**TAREAS OBLIGATORIAS**
• a. Según el fragmento sobre el caso Villar, ¿qué cuerpo llevó a cabo la "operación Soule"?
• b. Reproduce sin cambios una parte del fragmento sobre el caso Villar: comienza en las palabras "EL VILLARAZO" y detente después de "de una aguja!".

EL VILLARAZO
Dice Rajoy, en su discurso de final
de curso, que hay que olvidar el pasado y mirar hacia nuestro prometedor
futuro. Y se queda tan fresco. Como si con él no fuera el asunto. ¡Qué le puede
quedar, sino la memoria, al anciano jubilado que ha logrado sobrevivir al
atropello de Bankia y a tantas tropelías más o menos secundadas por el Estado!
¡Qué le puede quedar, sino la memoria, al honesto ciudadano convencido de que
es más difícil que un rico entre en la cárcel,
que un camello pase por el ojo de una aguja!
Llevamos años en que España se
asemeja al París de la Revolución francesa, donde un día sí y otro también
desfilaban desde la corte de Justicia a la actual Place de la Concorde los
condenados a la guillotina. Aquí el cortejo tampoco cede. El último hasta la
fecha ha sido, como es sabido, el máximo dirigente del fútbol español Ángel
María Villar, su hijo Gorka y su fiel escudero y tesorero Juan Padrón, dentro
de la “operación Soule” llevada a cabo brillantemente por la Unidad Central
Operativa de la Guardia Civil (UCO), encargada de limpiar el estercolero en
que, entre unos y otros, han convertido España desde principios del actual
siglo.

**MATERIAL PROPORCIONADO**
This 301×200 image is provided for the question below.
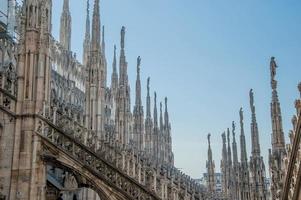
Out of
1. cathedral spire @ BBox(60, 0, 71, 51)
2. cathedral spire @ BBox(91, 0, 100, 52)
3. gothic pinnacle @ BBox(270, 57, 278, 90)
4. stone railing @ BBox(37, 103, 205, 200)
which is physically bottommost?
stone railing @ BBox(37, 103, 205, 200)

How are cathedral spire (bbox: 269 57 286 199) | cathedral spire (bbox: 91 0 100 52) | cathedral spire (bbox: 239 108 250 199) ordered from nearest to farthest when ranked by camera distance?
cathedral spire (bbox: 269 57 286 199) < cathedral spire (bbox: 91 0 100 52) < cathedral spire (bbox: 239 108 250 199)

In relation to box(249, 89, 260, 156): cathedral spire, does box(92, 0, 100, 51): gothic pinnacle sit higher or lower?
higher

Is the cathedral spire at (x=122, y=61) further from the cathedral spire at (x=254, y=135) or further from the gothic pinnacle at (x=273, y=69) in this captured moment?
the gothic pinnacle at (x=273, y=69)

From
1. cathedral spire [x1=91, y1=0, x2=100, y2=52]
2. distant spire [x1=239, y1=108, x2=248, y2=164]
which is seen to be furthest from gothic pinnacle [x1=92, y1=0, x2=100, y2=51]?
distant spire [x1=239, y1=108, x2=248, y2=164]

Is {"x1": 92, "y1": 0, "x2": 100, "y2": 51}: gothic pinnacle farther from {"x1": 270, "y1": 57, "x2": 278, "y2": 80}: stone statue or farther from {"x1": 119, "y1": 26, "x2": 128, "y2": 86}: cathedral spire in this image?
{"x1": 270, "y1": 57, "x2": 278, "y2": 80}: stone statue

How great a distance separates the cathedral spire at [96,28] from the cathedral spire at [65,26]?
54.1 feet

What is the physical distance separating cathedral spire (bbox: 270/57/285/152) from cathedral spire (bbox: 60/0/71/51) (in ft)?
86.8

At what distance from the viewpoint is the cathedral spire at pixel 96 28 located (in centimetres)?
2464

* * *

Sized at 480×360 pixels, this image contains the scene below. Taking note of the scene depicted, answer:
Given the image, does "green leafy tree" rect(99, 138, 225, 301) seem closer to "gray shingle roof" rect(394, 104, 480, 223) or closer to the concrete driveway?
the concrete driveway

**RESPUESTAS**
• a. La Unidad Central Operativa de la Guardia Civil (UCO).

• b.
EL VILLARAZO
Dice Rajoy, en su discurso de final
de curso, que hay que olvidar el pasado y mirar hacia nuestro prometedor
futuro. Y se queda tan fresco. Como si con él no fuera el asunto. ¡Qué le puede
quedar, sino la memoria, al anciano jubilado que ha logrado sobrevivir al
atropello de Bankia y a tantas tropelías más o menos secundadas por el Estado!
¡Qué le puede quedar, sino la memoria, al honesto ciudadano convencido de que
es más difícil que un rico entre en la cárcel,
que un camello pase por el ojo de una aguja!